Application of fluid inclusions and mineral textures in exploration for for epithermal precious metal deposits

During the past two decades considerable advances have been made in our understanding of metal transport and deposition in Au-rich epithermal systems. Less work has been done to understand the genesis of silver-rich epithermal deposits. The search for mineral deposits is a time consuming, risky and very expensive process. Any technique that can help the explorationist to quickly and inexpensively discriminate between areas with high potential for economic mineralization and those with lower potential provides a competitive advantage to those applying the technology. The proposed study is designed to provide such a technique that may be applied in exploration for Ag-rich epithermal deposits.

The Guanajuato mining district is one of the largest silver producing districts in the world. Ore shoots are localized along three major northwest trending vein systems, the La Luz, Veta Madre and Vetas de la Sierra. Mineralization in the district shows much variability between and within deposits, from precious metal-rich to more base-metal-rich deposits, and from gold-rich zones to silver-rich zones. Ore textures also vary from banded quartz veins, to massive quartz veins to stockworks. During January 2010 samples representing all the different mineralization styles were collected from all three vein systems in the Guanajuato mining district. These samples will be examined petrographically, and approximately 100 samples will be selected for detailed microthermometric and microanalytical studies. The final product of this study will be a model that relates host mineral characteristics to fluid inclusion characteristics and ore grade and metal ratios. It is expected that these data will allow the explorationist to predict the likelihood of style of mineralization that occurs at depth (either beneath the surface or beneath the deepest levels of mining) based simply on petrographic examination of the fluid inclusions and the host minerals.

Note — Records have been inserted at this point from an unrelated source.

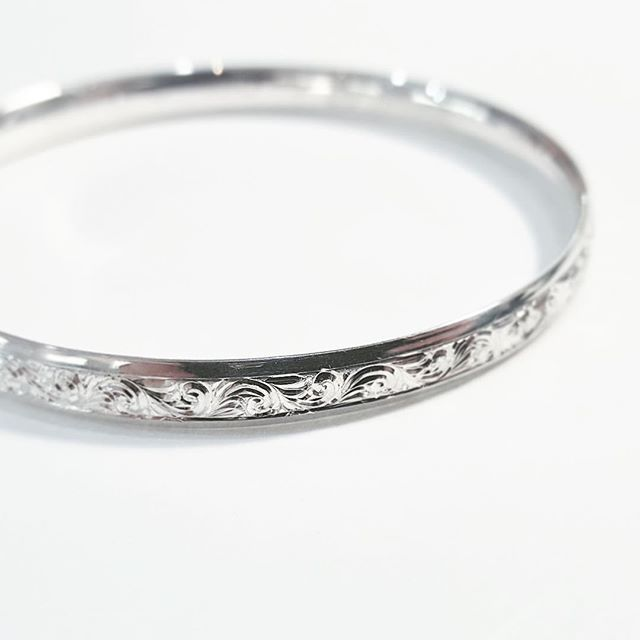 Add sparkle without the bling. Sterling silver bangle with hand engraved details.  .  .  .  #miraijewellerysydney #bespokejewellery #bespokejewelry #customjewellery #custommade #sydneyjeweller #sydneyjewellery #handmade #handmadejewellery #instajewellery #instajewellerygroup #instajewelry #engraving #jewellery #jewellerydesigner #engraver #jeweller #handengraving #bangle #silverbangle #handengraved #engraved #sterlingsilver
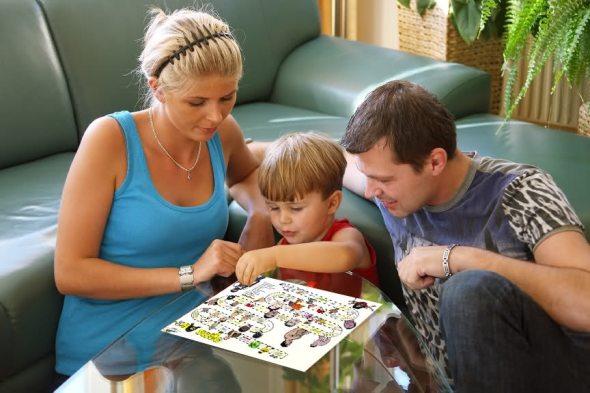 Как развивать ребенка с помощью игр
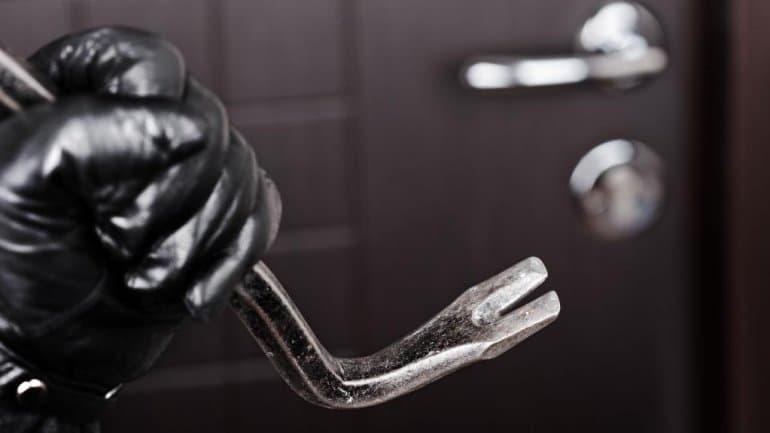 В Дуванском районе задержали молодую женщину грабившую дома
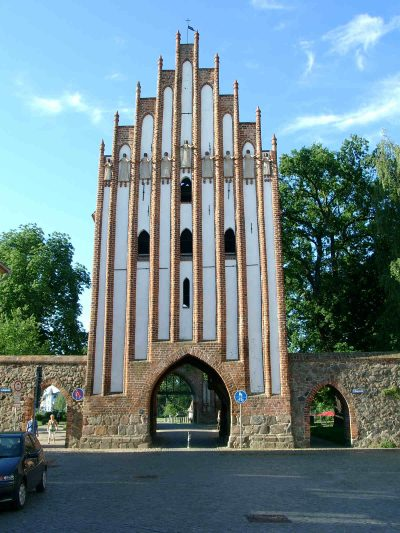 Stargarder Tor, Haupttor, Stadtseite, Neubrandenburg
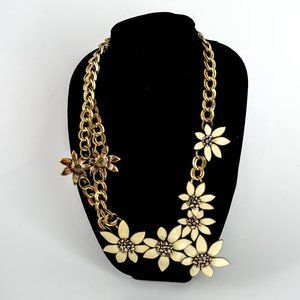 Large statement daisy necklace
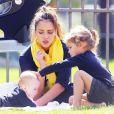 Jessica Alba, épanouie et heureuse auprès de ses filles dans un parc de Los Angeles. Le 18 février 2012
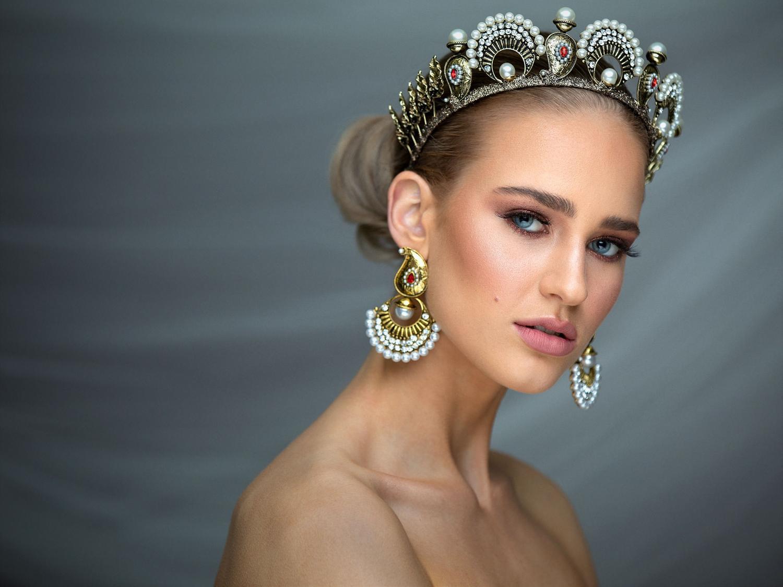 Women dress as bridge with gold jewellery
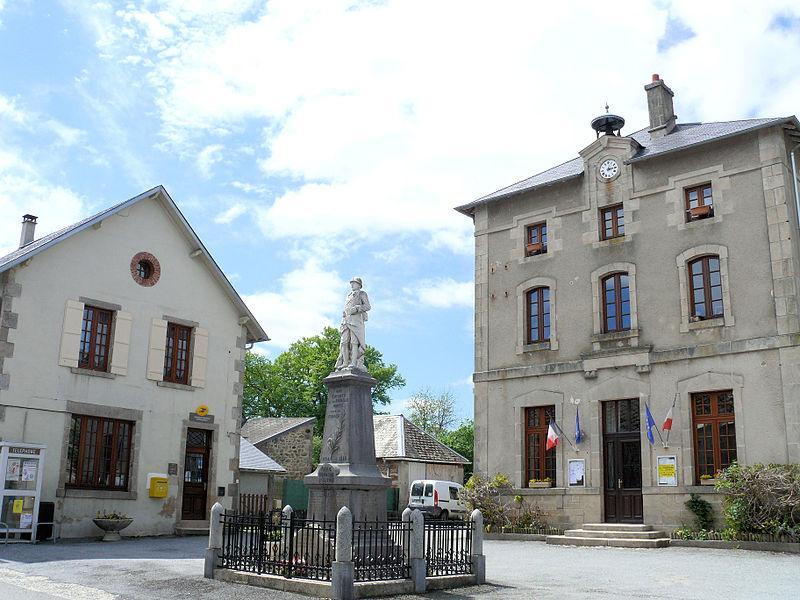 La Nouaille - Mairie et Monument aux Morts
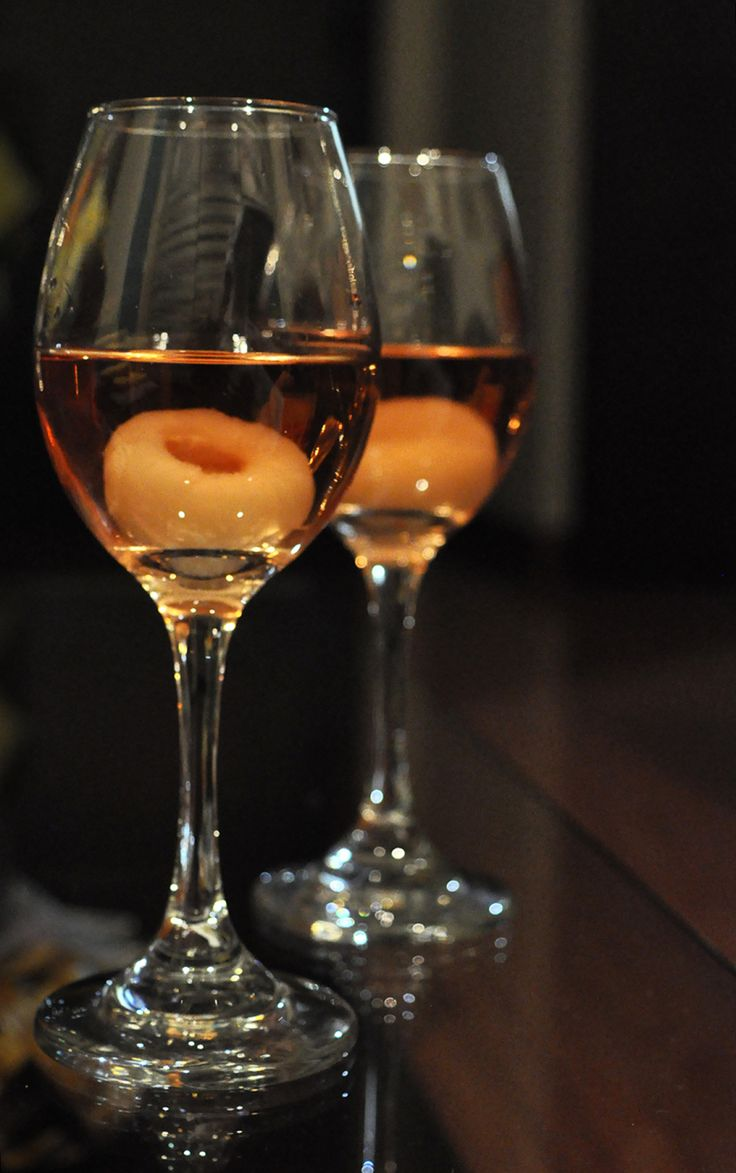 #Lychee #Rosé. The sweetness of the lychee and the freshness of the Rose, what more is there to ask? #flavourhunting #drinks #friday #happyhour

Average grades of Au and Ag (top axis) within each 50m depth increment from the surface to depth in the Veta Madre. Also shown is the percentage of samples (bottom axis) in that same 50m increment that show textural or fluid evidence for boiling.
 

Fluid inclusions that homogenize by halite disappearance: a comprehensive model

PT path followed by a fluid inclusion with a bulk salinity of Xm wt % NaCl during heating from the temperature of bubble disappearance to the halite melting temperature.

 

Fluid inclusions (FI) that homogenize by halite disappearance are common in several geologic settings and ore-deposit types. The temperatures of bubble disappearance (Th) and halite melting (Tm) in such fluid inclusions provide constraints on the pressure and temperature at which the fluid inclusions were entrapped. Th and Tm also constrain the density and salinity of those inclusions. In addition, measuring Th and Tm should allow construction of isochores for those fluid inclusions. Whereas density, composition and isochores of FI that homogenize by bubble disappearance are well defined by Tm and Th, those properties of FI that homogenize by halite disappearance are less well known.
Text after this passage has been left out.